When short-term quick wins are achieved in pilot team, proven practices then should be spread to the whole organisation. Systematic training on Agile and Lean should be given to all employees. New processes and practices should be institutionalised. Visual posters and other information radiators (Cockburn, 2008) should be designed to emphasise these new processes and practices in an intuitive manner.
Meanwhile, improvement to the processes and practices should be still encouraged. Gemba Kaizen – means “continuous improvement on the field” (Imai, 1997) – should be introduced. Long term change goals and milestones should be set. Improvement management approaches such as A3 thinking and PDCA (Sobek II & Smalley, 2011) should be used as regular management tools.

Anchor the Changes

It normally takes 12 months or longer to shift such a delivery team from traditional “waterfall” processes to Agile/Lean processes. While changes are happening, the improvement committee need start changing the culture of the organisation, as well as people's mindset.

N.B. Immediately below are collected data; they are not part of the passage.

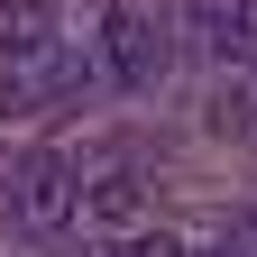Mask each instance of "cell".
<instances>
[{
	"label": "cell",
	"mask_w": 257,
	"mask_h": 257,
	"mask_svg": "<svg viewBox=\"0 0 257 257\" xmlns=\"http://www.w3.org/2000/svg\"><path fill=\"white\" fill-rule=\"evenodd\" d=\"M248 74H257V46H248Z\"/></svg>",
	"instance_id": "9c48e42d"
},
{
	"label": "cell",
	"mask_w": 257,
	"mask_h": 257,
	"mask_svg": "<svg viewBox=\"0 0 257 257\" xmlns=\"http://www.w3.org/2000/svg\"><path fill=\"white\" fill-rule=\"evenodd\" d=\"M211 257H248V248H211Z\"/></svg>",
	"instance_id": "ba28073f"
},
{
	"label": "cell",
	"mask_w": 257,
	"mask_h": 257,
	"mask_svg": "<svg viewBox=\"0 0 257 257\" xmlns=\"http://www.w3.org/2000/svg\"><path fill=\"white\" fill-rule=\"evenodd\" d=\"M92 211L101 220H138V175H101L92 184Z\"/></svg>",
	"instance_id": "8992f818"
},
{
	"label": "cell",
	"mask_w": 257,
	"mask_h": 257,
	"mask_svg": "<svg viewBox=\"0 0 257 257\" xmlns=\"http://www.w3.org/2000/svg\"><path fill=\"white\" fill-rule=\"evenodd\" d=\"M110 257H193L184 239H166V230H156V239H128V248H110Z\"/></svg>",
	"instance_id": "52a82bcc"
},
{
	"label": "cell",
	"mask_w": 257,
	"mask_h": 257,
	"mask_svg": "<svg viewBox=\"0 0 257 257\" xmlns=\"http://www.w3.org/2000/svg\"><path fill=\"white\" fill-rule=\"evenodd\" d=\"M74 211H83V175H74V156L37 147V156H28V166L10 175V220H19L28 239H55Z\"/></svg>",
	"instance_id": "6da1fadb"
},
{
	"label": "cell",
	"mask_w": 257,
	"mask_h": 257,
	"mask_svg": "<svg viewBox=\"0 0 257 257\" xmlns=\"http://www.w3.org/2000/svg\"><path fill=\"white\" fill-rule=\"evenodd\" d=\"M156 74H166V28H156L138 0H110L101 10V83L156 92Z\"/></svg>",
	"instance_id": "7a4b0ae2"
},
{
	"label": "cell",
	"mask_w": 257,
	"mask_h": 257,
	"mask_svg": "<svg viewBox=\"0 0 257 257\" xmlns=\"http://www.w3.org/2000/svg\"><path fill=\"white\" fill-rule=\"evenodd\" d=\"M55 46V10H46V0H0V55H46Z\"/></svg>",
	"instance_id": "277c9868"
},
{
	"label": "cell",
	"mask_w": 257,
	"mask_h": 257,
	"mask_svg": "<svg viewBox=\"0 0 257 257\" xmlns=\"http://www.w3.org/2000/svg\"><path fill=\"white\" fill-rule=\"evenodd\" d=\"M184 46L211 55V64L248 55L257 46V0H184Z\"/></svg>",
	"instance_id": "3957f363"
},
{
	"label": "cell",
	"mask_w": 257,
	"mask_h": 257,
	"mask_svg": "<svg viewBox=\"0 0 257 257\" xmlns=\"http://www.w3.org/2000/svg\"><path fill=\"white\" fill-rule=\"evenodd\" d=\"M211 128H220V138H257V74L211 92Z\"/></svg>",
	"instance_id": "5b68a950"
}]
</instances>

For all members in the organisation, they must realise that today's organisations have to be open to continuous innovation, and change happens in all different angles – not only in technology and product, but also in organisational structure and people (Daft, 2012, p. 432). An innovative organisation needs to be built, in which pain points are recognised as sources of innovation, and “mad ideas” are nurtured into meaningful innovation (Xiong, 2013).
Performance assessment criteria should be changed to award innovative change makers, rather than risk averters. It takes at least 2~3 years to change the organisational culture, and support from higher level executives is necessary.